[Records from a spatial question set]
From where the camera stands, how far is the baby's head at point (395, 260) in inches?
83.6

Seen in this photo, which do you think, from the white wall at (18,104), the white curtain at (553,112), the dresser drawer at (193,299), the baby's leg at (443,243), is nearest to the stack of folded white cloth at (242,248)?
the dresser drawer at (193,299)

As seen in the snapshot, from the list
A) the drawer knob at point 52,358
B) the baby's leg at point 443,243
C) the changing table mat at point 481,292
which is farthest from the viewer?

---

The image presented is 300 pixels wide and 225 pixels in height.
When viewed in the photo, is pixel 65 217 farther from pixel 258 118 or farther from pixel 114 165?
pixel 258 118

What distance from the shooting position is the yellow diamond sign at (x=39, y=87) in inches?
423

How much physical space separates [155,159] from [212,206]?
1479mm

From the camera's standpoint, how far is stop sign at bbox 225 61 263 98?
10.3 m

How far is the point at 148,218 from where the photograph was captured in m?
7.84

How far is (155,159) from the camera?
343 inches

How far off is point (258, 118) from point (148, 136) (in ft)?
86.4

#### EXERCISE DETAILS:
Reproduce the lines of the listing between the line holding "From where the camera" and the line holding "which is farthest from the viewer?", inclusive, renaming "baby's leg" to "infant's leg" and leaving everything else unchanged.

#### THE SOLUTION:
From where the camera stands, how far is the baby's head at point (395, 260) in inches?
83.6

Seen in this photo, which do you think, from the white wall at (18,104), the white curtain at (553,112), the dresser drawer at (193,299), the infant's leg at (443,243), is nearest to the stack of folded white cloth at (242,248)?
the dresser drawer at (193,299)

As seen in the snapshot, from the list
A) the drawer knob at point 52,358
B) the infant's leg at point 443,243
C) the changing table mat at point 481,292
which is farthest from the viewer?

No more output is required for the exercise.